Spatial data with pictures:
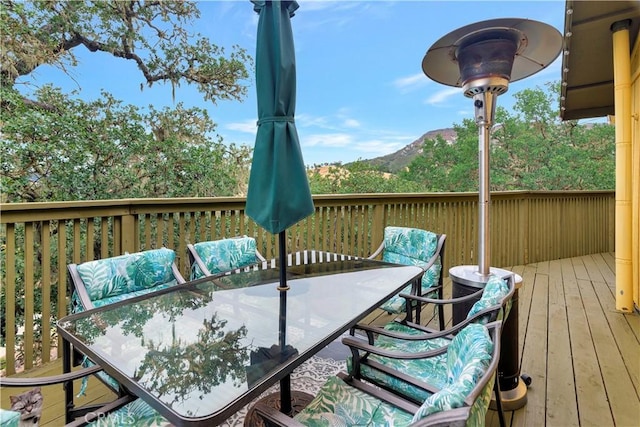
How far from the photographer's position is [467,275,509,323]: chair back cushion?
1554mm

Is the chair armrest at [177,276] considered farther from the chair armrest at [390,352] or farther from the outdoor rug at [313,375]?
the chair armrest at [390,352]

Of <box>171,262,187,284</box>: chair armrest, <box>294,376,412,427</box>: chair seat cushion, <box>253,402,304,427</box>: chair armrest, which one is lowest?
<box>294,376,412,427</box>: chair seat cushion

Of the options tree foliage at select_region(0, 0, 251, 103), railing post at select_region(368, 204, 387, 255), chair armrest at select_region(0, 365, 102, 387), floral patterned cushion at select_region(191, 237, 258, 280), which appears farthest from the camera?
tree foliage at select_region(0, 0, 251, 103)

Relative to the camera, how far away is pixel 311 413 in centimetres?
134

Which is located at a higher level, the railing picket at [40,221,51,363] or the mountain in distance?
the mountain in distance

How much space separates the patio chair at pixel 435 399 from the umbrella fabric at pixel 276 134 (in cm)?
83

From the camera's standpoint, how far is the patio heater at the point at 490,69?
6.33 ft

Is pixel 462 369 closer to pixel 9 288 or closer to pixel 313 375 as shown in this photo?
pixel 313 375

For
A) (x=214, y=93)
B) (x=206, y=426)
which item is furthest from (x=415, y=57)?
(x=206, y=426)

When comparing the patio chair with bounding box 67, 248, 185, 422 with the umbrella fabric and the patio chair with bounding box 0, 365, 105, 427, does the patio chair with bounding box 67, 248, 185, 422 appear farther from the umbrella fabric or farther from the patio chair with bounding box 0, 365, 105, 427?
the umbrella fabric

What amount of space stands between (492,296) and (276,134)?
132 centimetres

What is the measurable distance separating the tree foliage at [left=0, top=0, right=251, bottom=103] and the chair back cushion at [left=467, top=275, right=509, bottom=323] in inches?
291

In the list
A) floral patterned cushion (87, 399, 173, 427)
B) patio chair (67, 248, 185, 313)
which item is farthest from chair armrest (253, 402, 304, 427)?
patio chair (67, 248, 185, 313)

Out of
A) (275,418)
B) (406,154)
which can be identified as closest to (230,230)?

INSTRUCTIONS TO FOLLOW:
Please copy the lines above word for word, leaving out the pictures.

ANSWER TO THE TASK:
How far from the photographer's position is [467,275,509,323]: chair back cushion?
1554mm

Is the chair armrest at [177,276] considered farther from the chair armrest at [390,352] or farther from the outdoor rug at [313,375]?
the chair armrest at [390,352]

Of <box>171,262,187,284</box>: chair armrest, <box>294,376,412,427</box>: chair seat cushion, <box>253,402,304,427</box>: chair armrest, which one is lowest?
<box>294,376,412,427</box>: chair seat cushion

Of the options tree foliage at select_region(0, 0, 251, 103), railing post at select_region(368, 204, 387, 255), chair armrest at select_region(0, 365, 102, 387), floral patterned cushion at select_region(191, 237, 258, 280), which appears farthest from the camera?
tree foliage at select_region(0, 0, 251, 103)

Relative to the camera, how far away is pixel 311 413 in centimetres?
134

Which is located at a higher level, the railing picket at [40,221,51,363] or the mountain in distance?
the mountain in distance

How much space separates the patio chair at pixel 435 399 from the umbrella fabric at pixel 276 134 (in cm)?
83

From the camera's standpoint, how far is the patio heater at the point at 490,69?
6.33 ft

Is pixel 462 369 closer to pixel 9 288 or closer to pixel 313 375 as shown in this photo?
pixel 313 375

For
A) (x=214, y=93)
B) (x=206, y=426)
which item is furthest from (x=415, y=57)?
(x=206, y=426)

When comparing the patio chair with bounding box 67, 248, 185, 422 with the umbrella fabric and the patio chair with bounding box 0, 365, 105, 427, does the patio chair with bounding box 67, 248, 185, 422 appear farther from the umbrella fabric or farther from the patio chair with bounding box 0, 365, 105, 427?
the umbrella fabric

What amount of space stands between (492,296) and (276,134)?
132 centimetres

What is the measurable distance separating the tree foliage at [left=0, top=0, right=251, bottom=103] and the chair back cushion at [left=467, top=275, right=509, bottom=323] in inches?
291

In the list
A) floral patterned cushion (87, 399, 173, 427)
B) patio chair (67, 248, 185, 313)
which item is farthest from chair armrest (253, 402, 304, 427)?
patio chair (67, 248, 185, 313)

Out of
A) (275,418)
B) (406,154)
which can be identified as closest to (230,230)?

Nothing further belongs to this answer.